La nation vient du latin nascere : naitre, comme nature. Il s’agit d’une parenté de naissance, une lignée ; d’où le mot naturalisation. Au Moyen âge les nations désignaient plutôt des groupes réunis sur un territoire, ayant une culture, une langue en commun. Voir les Nations indiennes d’Amérique. Autrefois on parlait de royaume, d’empire, de cités. La nation se confond avec l’État au cours du XVIIIème siècle et prend son sens actuel d’autorité politique au cours des révolutions américaine et française. Il s’agit alors de construire un roman national en fusionnant des communautés imprécises. On invente une prédestination afin d’obtenir une soumission des citoyens à un Etat. La terre natale devient alors la « mère patrie ». On institue des figures emblématiques : Vercingétorix, Jeanne d’Arc, Bonaparte, le poilu…). C’est une identité construite, une communauté imaginaire.
La nation s’ancre dans un territoire avec le traité de Westphalie ou la « frontière » aux Etats unis. A la différence de l’empire qui est destiné à s’étendre. Voir les ambitions de poutine qui peuvent s’y apparenter.
Alors qu’en 1793 la constitution permettait de devenir français assez aisément et donnait même le droit de participer au pouvoir législatif, les années suivantes le terme « étranger » revient à se confondre avec le terme d’ennemi.
La souveraineté nationale légitime l’autorité de l’État. L’apparition de prétendues menaces externes pouvant légitimer des mesures d’exception.
La base internationale du mouvement ouvrier du XIXème siècle avec une forte appartenance de classe ne pourra s’opposer au sentiment d’appartenance nationale en 1914.
Ces immigrants successifs peuvent se révéler des défenseurs implacables de l’appartenance nationale. Un pays comme les Etats unis, terre d’immigration bien connue, avec extermination des autochtones, en donne la preuve avec la construction d’un mur avec le Mexique. Sans parler d’Israël, évidement.

D’un point de vue, disons plus psychologique, la peur de l’insécurité, du déclin, du déclassement, du chômage, renvoie sous la forme de l’ « autre » au fantasme de la pénétration du grand corps de la Nation avec un dedans et un dehors. La peau pour le corps, la frontière pour la Nation. Sachant que la peau est poreuse, transactionnelle (Anzieu) qu’en serait-il de la frontière ?
Pour réussir à convaincre les citoyens il faut que cette fantasmagorie s’appuie sur des fantasmes personnels. La xénophobie devient même une pathologie psychique qui découle de schèmes collectifs qui sont transmis historiquement par les systèmes de pouvoir.

La désincorporation

Il y a une dynamique de désincorporation mondiale, une crise des souverainetés nationales qui se manifeste par l’érection de murailles prétendument infranchissables.

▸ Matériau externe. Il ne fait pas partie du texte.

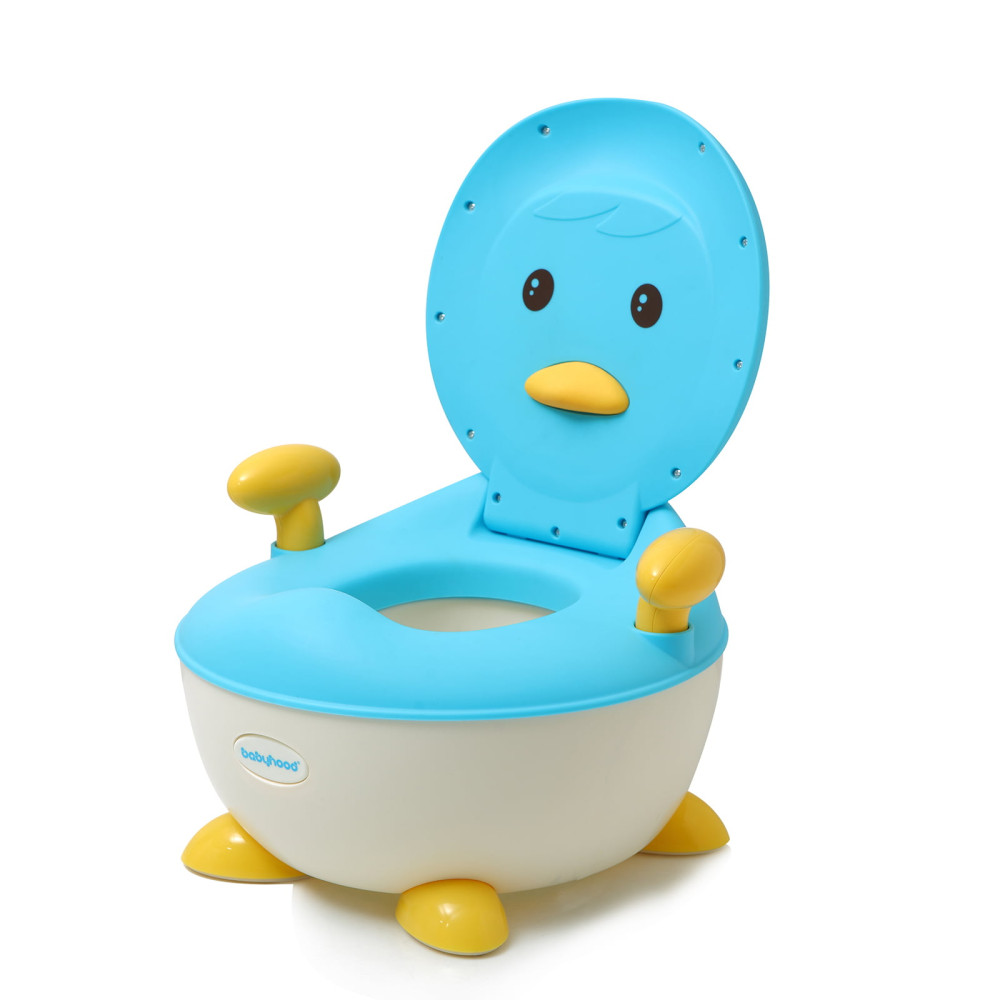 Горшок Babyhood Пингвин голубой (BH-113B) Горшок Babyhood Пингвин голубой (BH-113B)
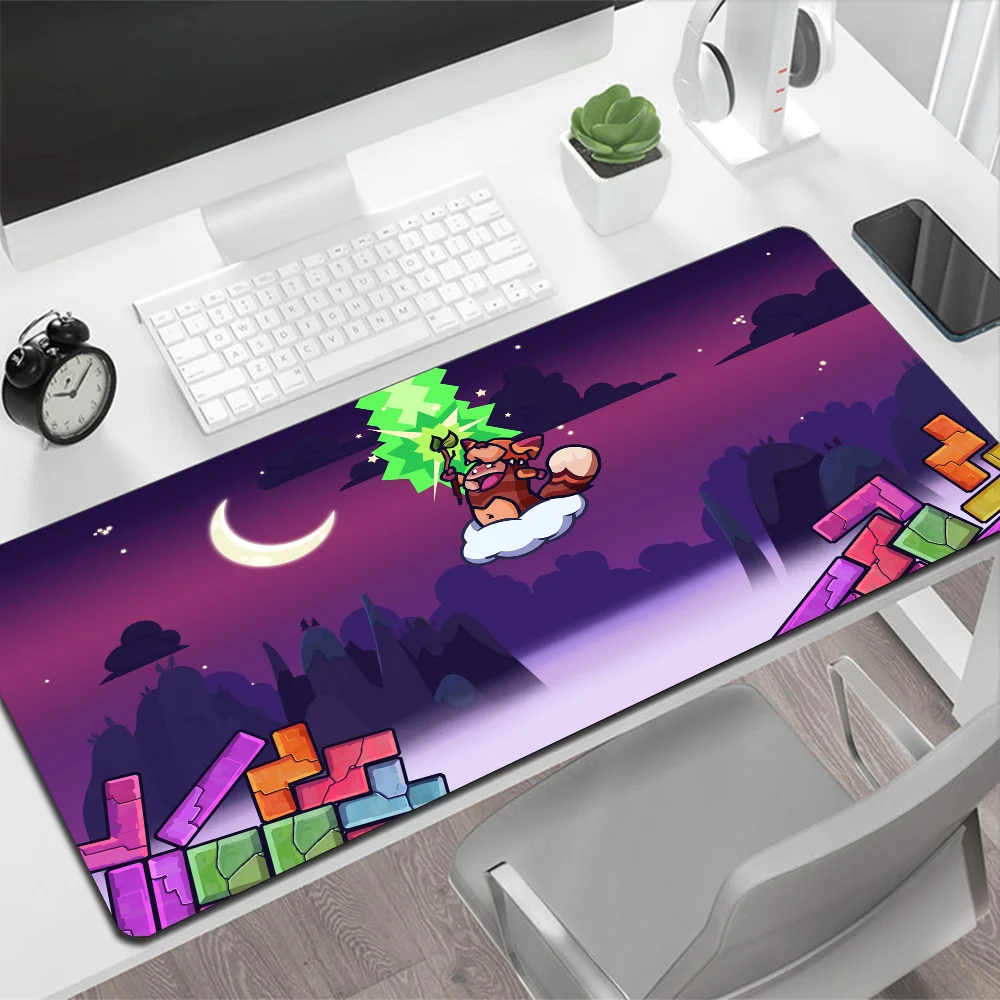 Tricky Towers Large Mouse Pad Gaming Mouse Pad PC Gamer Computer Mouse Mat Big Mousepad XXL Carpet Keyboard Desk Mat Mause Pad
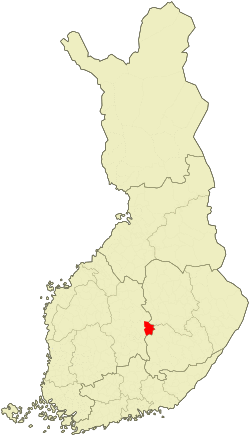 Location of Hankasalmi in Finland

Quelques pistes à suivre :
Pour Lefort il y a désincorporation de la société, l’élément exclu demandant à être reconnu comme un élément politique, le migrant en étant l’un des principaux. Les réactionnaires veulent fusionner dans un corps total avec l’Etat et son chef, l’élément hétérogène étant désigné comme ennemi à abattre.
Derrida proteste contre l’hospitalité sélective dans les années 90, juridique, politique, économique, sécuritaire et surtout identitaire. Il parle d’inconditionnalité, de don absolu. Un accueil inconditionnel entrainerait de dépouiller l’arrivant de son histoire. Hannah Arendt en parle lors de l’arrivée dans les années trente des chassés de l’Europe en leur reconnaissant la nécessité absolue de préserver leur identité, leur culture, leur langue.
L’hôte aurait tous les torts selon Levinas.
Il y a également l’hospitalité cosmopolitique de Kant.

Sylvie Parquet

Notes

[1Karl Marx, le Capital, livre 1, chapitre XXIV, III « Division du capital en plus-value et revenu ».

[2Daniel Tanuro, Le moment Trump, Demopolis, 2018.